Stored data entries
================
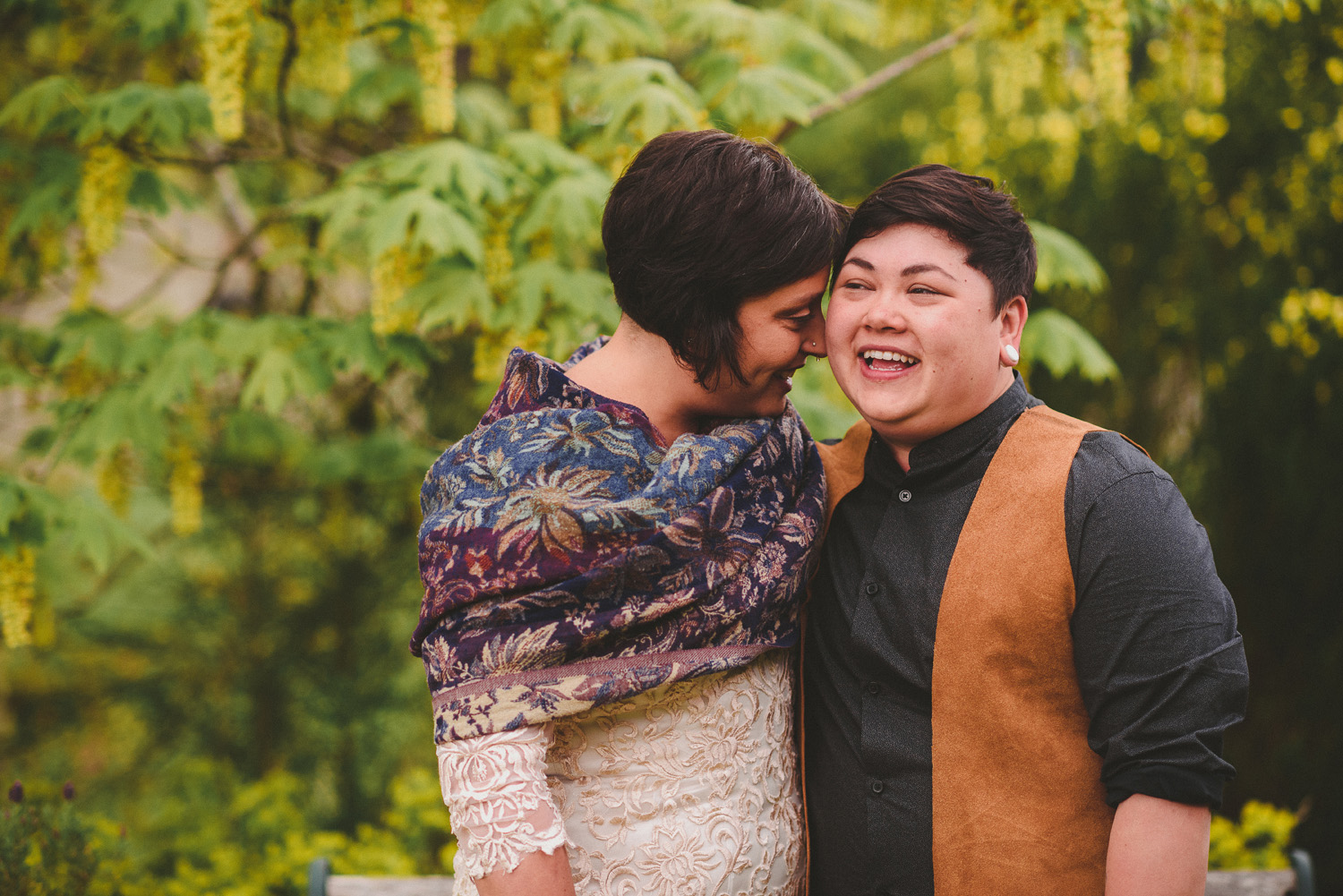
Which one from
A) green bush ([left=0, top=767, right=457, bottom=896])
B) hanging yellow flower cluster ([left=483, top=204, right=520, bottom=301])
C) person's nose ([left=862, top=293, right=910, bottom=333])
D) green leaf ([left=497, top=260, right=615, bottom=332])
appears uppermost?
hanging yellow flower cluster ([left=483, top=204, right=520, bottom=301])

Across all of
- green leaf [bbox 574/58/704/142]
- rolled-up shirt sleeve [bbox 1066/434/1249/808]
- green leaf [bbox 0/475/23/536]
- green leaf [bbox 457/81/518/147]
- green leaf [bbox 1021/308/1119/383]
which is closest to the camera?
rolled-up shirt sleeve [bbox 1066/434/1249/808]

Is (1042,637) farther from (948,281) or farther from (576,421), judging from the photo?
(576,421)

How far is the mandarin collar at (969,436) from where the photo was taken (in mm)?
1538

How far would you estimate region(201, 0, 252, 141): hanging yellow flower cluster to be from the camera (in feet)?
8.07

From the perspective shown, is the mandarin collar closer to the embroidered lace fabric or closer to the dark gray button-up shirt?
the dark gray button-up shirt

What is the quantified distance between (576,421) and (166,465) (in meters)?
2.47

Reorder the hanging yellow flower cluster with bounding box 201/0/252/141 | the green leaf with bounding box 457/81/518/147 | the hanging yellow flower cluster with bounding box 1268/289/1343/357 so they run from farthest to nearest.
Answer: the hanging yellow flower cluster with bounding box 1268/289/1343/357 → the green leaf with bounding box 457/81/518/147 → the hanging yellow flower cluster with bounding box 201/0/252/141

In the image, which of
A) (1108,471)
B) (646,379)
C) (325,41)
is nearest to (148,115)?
(325,41)

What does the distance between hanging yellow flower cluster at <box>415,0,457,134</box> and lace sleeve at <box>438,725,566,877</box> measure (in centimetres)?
187

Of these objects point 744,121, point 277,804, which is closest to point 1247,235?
point 744,121

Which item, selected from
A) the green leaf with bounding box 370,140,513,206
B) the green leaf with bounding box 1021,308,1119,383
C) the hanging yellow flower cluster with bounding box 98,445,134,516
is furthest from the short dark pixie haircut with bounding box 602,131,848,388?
the hanging yellow flower cluster with bounding box 98,445,134,516

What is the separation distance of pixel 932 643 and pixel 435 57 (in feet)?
6.87

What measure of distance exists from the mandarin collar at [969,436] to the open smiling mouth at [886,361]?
146 millimetres

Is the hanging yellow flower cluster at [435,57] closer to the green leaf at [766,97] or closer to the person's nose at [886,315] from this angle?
the green leaf at [766,97]
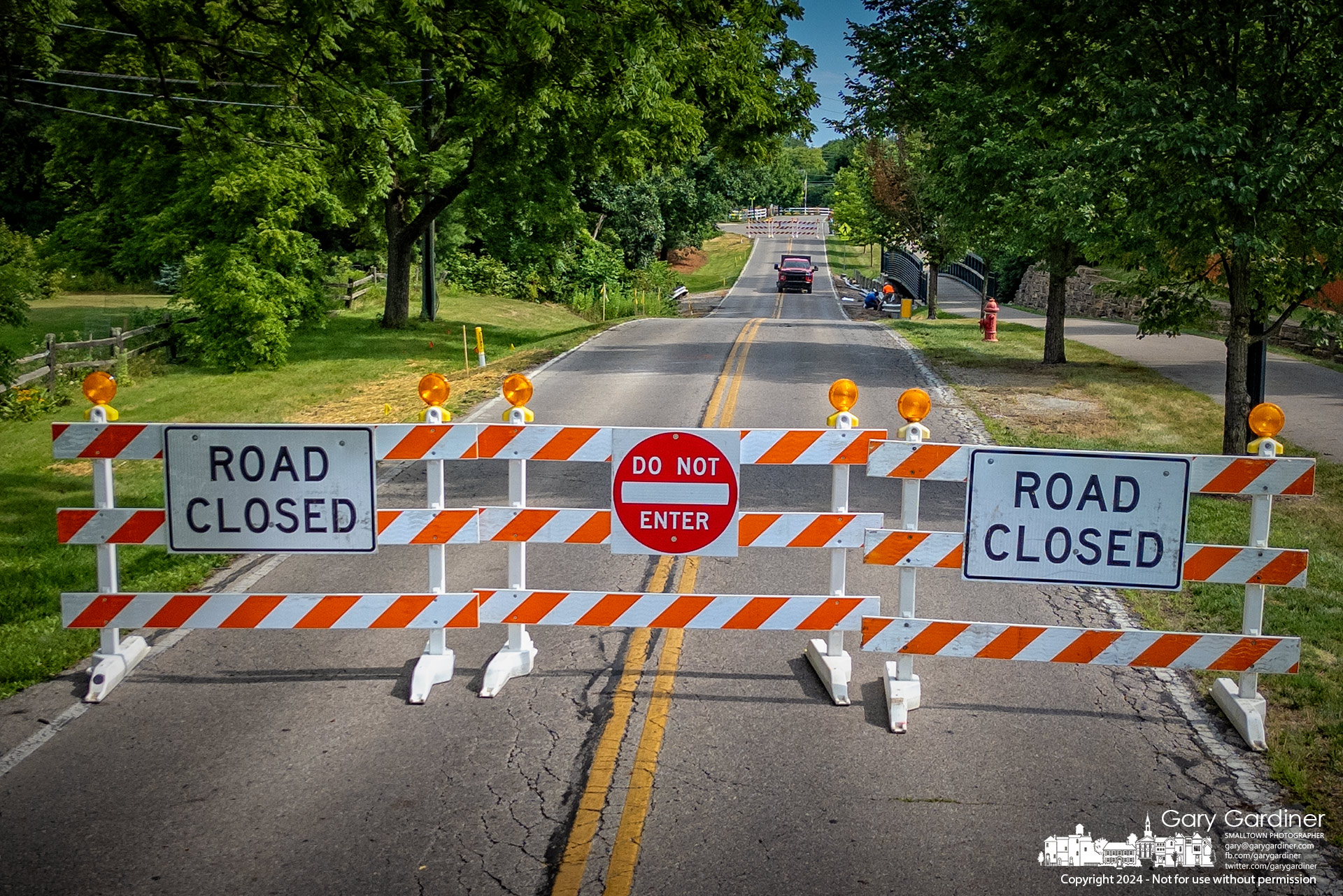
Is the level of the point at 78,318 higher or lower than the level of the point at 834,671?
higher

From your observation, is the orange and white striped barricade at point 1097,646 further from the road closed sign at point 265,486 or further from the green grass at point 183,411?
the green grass at point 183,411

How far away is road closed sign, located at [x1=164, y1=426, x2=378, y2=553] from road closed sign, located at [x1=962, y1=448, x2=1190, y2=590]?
================
Reproduce all of the lines above, substituting "stand-up collar" for each occurrence of "mandarin collar" and leaving everything else unchanged. Omit the pictures from your output.

Which one from
A) green bush ([left=0, top=767, right=457, bottom=896])
B) hanging yellow flower cluster ([left=483, top=204, right=520, bottom=301])
C) person's nose ([left=862, top=293, right=910, bottom=333])
D) green leaf ([left=497, top=260, right=615, bottom=332])
appears uppermost?
hanging yellow flower cluster ([left=483, top=204, right=520, bottom=301])

Across all of
- green leaf [bbox 574/58/704/142]
- rolled-up shirt sleeve [bbox 1066/434/1249/808]
- green leaf [bbox 0/475/23/536]
- green leaf [bbox 457/81/518/147]
- green leaf [bbox 1021/308/1119/383]
which is closest to the camera?
rolled-up shirt sleeve [bbox 1066/434/1249/808]

Is (1042,637) farther from (948,281) or farther from (576,421), judging from the photo?
(576,421)

How far is the stand-up collar at (969,436) from where the photo was taken (in mm)?
1538

How far would you estimate region(201, 0, 252, 141): hanging yellow flower cluster to be from the camera (in feet)?
8.07

From the perspective shown, is the stand-up collar closer to the embroidered lace fabric or closer to the dark gray button-up shirt?
the dark gray button-up shirt

What is the quantified distance between (576,421) and (166,465) (in meters)?
2.47

Reorder the hanging yellow flower cluster with bounding box 201/0/252/141 | the green leaf with bounding box 457/81/518/147 | the hanging yellow flower cluster with bounding box 1268/289/1343/357 so they run from farthest to nearest.
Answer: the hanging yellow flower cluster with bounding box 1268/289/1343/357 → the green leaf with bounding box 457/81/518/147 → the hanging yellow flower cluster with bounding box 201/0/252/141

In the image, which of
A) (1108,471)
B) (646,379)
C) (325,41)
is nearest to (148,115)?
(325,41)

What does the distance between hanging yellow flower cluster at <box>415,0,457,134</box> and lace sleeve at <box>438,725,566,877</box> measure (in centimetres)?
187

Of these objects point 744,121, point 277,804, which is closest to point 1247,235?
point 744,121

Which item, selected from
A) the green leaf with bounding box 370,140,513,206
B) the green leaf with bounding box 1021,308,1119,383
C) the hanging yellow flower cluster with bounding box 98,445,134,516
is furthest from the short dark pixie haircut with bounding box 602,131,848,388?
the hanging yellow flower cluster with bounding box 98,445,134,516

What is the separation distance of pixel 932 643 and pixel 435 57 (in feet)?
6.87

What measure of distance exists from the stand-up collar at [969,436] to the open smiling mouth at [886,361]?
146 millimetres

Is the hanging yellow flower cluster at [435,57] closer to the green leaf at [766,97] or closer to the person's nose at [886,315] from this angle?
the green leaf at [766,97]
Is the level of the point at 78,318 higher or lower than the level of the point at 834,671?
higher

From your observation, is the orange and white striped barricade at point 1097,646 further from the road closed sign at point 265,486 or further from the green grass at point 183,411?
the green grass at point 183,411

How far away is road closed sign, located at [x1=164, y1=426, x2=378, y2=553] from road closed sign, located at [x1=962, y1=448, x2=1190, y2=590]?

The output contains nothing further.